Task material:

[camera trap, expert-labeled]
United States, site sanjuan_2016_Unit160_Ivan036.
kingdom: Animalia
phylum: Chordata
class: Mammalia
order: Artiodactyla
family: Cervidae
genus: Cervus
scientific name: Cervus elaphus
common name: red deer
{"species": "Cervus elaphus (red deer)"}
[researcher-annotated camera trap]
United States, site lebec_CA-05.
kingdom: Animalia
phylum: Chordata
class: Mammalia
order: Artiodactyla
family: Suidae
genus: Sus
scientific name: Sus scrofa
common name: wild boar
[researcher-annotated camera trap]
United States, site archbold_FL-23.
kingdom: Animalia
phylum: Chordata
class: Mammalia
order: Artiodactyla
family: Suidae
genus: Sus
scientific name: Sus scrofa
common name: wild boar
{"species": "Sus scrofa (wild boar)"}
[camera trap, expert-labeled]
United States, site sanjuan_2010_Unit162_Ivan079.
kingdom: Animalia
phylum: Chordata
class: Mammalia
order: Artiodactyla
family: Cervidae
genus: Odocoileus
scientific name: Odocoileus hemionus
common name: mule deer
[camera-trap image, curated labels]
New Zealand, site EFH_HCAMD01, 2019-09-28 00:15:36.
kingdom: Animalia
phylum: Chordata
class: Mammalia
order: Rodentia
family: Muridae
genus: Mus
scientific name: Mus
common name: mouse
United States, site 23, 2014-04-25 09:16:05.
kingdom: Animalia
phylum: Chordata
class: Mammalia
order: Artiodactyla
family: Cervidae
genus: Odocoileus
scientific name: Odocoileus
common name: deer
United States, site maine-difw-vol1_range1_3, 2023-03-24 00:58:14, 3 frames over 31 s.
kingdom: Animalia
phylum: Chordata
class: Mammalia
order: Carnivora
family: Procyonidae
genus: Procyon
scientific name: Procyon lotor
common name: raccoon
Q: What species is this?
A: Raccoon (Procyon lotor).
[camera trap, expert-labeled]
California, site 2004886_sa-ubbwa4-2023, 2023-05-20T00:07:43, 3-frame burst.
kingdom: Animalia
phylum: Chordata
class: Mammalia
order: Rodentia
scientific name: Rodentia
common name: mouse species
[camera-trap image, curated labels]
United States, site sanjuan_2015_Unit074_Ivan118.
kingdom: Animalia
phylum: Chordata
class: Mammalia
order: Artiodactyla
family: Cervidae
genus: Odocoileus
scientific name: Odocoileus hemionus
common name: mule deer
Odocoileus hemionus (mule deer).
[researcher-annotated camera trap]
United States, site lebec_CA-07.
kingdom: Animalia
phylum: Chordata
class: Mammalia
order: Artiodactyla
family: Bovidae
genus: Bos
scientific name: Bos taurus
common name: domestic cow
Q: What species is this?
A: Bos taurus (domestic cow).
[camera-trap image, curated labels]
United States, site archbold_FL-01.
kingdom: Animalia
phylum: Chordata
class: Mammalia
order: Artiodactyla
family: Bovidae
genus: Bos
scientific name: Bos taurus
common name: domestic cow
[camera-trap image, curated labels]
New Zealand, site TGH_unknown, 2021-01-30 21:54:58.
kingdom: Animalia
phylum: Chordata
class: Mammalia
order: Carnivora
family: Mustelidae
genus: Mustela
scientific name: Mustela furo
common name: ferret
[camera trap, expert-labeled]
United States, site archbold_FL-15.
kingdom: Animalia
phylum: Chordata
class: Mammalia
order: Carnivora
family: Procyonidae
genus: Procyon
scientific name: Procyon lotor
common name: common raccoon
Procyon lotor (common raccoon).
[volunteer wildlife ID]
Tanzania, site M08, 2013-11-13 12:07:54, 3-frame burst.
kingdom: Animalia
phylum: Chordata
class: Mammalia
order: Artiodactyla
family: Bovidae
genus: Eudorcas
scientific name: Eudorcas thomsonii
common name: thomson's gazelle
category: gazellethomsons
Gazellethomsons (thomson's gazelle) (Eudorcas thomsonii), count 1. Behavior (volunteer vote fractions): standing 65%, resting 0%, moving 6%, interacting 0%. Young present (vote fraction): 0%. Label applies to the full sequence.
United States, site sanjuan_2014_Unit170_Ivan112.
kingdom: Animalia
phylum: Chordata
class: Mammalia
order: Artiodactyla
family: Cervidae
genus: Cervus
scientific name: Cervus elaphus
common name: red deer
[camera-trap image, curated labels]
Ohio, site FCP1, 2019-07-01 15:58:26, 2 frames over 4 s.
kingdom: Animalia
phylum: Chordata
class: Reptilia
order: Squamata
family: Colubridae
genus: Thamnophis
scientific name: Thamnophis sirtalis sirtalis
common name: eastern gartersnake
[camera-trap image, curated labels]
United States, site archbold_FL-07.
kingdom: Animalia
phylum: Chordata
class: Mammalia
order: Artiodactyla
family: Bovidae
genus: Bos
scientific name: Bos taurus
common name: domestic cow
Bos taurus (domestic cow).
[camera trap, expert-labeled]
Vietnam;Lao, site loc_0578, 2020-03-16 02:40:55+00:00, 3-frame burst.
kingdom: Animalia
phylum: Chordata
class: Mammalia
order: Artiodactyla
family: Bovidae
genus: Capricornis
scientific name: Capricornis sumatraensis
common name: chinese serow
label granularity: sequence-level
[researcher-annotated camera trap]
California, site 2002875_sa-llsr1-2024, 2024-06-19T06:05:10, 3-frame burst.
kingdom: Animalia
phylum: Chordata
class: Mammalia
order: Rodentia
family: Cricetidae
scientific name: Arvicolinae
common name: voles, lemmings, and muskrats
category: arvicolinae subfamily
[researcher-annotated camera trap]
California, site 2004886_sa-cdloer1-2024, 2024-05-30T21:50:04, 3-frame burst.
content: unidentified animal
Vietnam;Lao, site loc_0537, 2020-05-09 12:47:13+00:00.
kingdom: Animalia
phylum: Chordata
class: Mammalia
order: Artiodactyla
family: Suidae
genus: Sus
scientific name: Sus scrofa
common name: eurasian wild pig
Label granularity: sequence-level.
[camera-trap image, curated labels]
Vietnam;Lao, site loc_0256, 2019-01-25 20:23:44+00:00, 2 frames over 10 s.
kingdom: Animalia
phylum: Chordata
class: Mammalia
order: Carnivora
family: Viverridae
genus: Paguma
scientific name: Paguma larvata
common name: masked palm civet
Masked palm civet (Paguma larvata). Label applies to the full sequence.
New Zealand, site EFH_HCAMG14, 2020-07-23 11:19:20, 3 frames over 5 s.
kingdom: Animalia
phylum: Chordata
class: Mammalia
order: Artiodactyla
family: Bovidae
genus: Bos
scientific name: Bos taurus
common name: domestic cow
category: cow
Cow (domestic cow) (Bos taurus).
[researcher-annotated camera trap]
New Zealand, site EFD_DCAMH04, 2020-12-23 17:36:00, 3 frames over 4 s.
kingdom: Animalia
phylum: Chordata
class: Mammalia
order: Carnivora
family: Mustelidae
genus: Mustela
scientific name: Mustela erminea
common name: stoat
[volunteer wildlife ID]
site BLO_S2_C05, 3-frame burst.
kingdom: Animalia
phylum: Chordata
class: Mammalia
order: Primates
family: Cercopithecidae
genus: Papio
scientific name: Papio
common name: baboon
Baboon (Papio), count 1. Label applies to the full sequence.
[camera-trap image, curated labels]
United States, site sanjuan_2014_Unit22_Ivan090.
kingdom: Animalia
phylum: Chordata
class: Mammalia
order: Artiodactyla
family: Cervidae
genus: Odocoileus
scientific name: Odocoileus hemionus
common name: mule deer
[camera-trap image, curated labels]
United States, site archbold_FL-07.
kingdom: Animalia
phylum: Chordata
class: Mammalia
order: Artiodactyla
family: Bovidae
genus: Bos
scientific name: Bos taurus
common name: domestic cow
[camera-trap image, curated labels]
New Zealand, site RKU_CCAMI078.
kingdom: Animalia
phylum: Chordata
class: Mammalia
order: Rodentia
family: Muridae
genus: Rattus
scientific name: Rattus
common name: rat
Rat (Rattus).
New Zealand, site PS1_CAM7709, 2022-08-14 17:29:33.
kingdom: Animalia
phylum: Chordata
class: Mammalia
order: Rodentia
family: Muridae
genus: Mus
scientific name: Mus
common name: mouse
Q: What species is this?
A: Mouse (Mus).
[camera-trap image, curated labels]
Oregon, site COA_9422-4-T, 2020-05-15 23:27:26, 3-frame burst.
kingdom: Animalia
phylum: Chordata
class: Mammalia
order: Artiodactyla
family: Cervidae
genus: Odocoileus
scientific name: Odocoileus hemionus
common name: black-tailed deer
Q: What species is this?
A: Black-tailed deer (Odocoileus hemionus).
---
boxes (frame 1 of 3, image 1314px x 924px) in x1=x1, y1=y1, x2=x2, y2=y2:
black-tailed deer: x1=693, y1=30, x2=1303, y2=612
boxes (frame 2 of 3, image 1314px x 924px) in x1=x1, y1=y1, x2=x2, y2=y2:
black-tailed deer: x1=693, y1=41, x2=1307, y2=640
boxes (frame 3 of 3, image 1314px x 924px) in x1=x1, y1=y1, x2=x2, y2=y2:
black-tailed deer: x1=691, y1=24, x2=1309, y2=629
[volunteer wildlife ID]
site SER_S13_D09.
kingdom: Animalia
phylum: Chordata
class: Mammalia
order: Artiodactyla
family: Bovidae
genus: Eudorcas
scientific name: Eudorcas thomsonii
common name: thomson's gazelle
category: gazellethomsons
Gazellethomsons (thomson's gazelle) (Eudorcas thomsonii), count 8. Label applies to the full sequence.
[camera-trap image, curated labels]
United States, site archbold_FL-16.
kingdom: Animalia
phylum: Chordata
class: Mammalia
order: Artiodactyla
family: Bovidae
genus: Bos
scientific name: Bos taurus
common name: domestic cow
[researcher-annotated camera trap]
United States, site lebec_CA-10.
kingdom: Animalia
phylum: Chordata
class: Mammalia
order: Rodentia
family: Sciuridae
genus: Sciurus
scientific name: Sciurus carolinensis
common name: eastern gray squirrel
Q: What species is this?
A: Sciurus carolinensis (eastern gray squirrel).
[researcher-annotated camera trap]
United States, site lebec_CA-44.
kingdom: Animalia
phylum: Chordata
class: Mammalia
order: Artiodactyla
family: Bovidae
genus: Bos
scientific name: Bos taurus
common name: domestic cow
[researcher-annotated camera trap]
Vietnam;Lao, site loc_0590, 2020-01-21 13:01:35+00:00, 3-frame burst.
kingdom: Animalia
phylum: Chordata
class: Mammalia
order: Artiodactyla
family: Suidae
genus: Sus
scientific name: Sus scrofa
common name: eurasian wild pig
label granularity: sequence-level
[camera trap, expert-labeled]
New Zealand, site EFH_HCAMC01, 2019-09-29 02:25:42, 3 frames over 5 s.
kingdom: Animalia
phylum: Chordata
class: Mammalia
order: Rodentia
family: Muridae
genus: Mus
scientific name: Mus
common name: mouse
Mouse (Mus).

Instructions for the task: Using the material above, gather every line that includes "over".

Response:
United States, site maine-difw-vol1_range1_3, 2023-03-24 00:58:14, 3 frames over 31 s.
Ohio, site FCP1, 2019-07-01 15:58:26, 2 frames over 4 s.
Vietnam;Lao, site loc_0256, 2019-01-25 20:23:44+00:00, 2 frames over 10 s.
New Zealand, site EFH_HCAMG14, 2020-07-23 11:19:20, 3 frames over 5 s.
New Zealand, site EFD_DCAMH04, 2020-12-23 17:36:00, 3 frames over 4 s.
New Zealand, site EFH_HCAMC01, 2019-09-29 02:25:42, 3 frames over 5 s.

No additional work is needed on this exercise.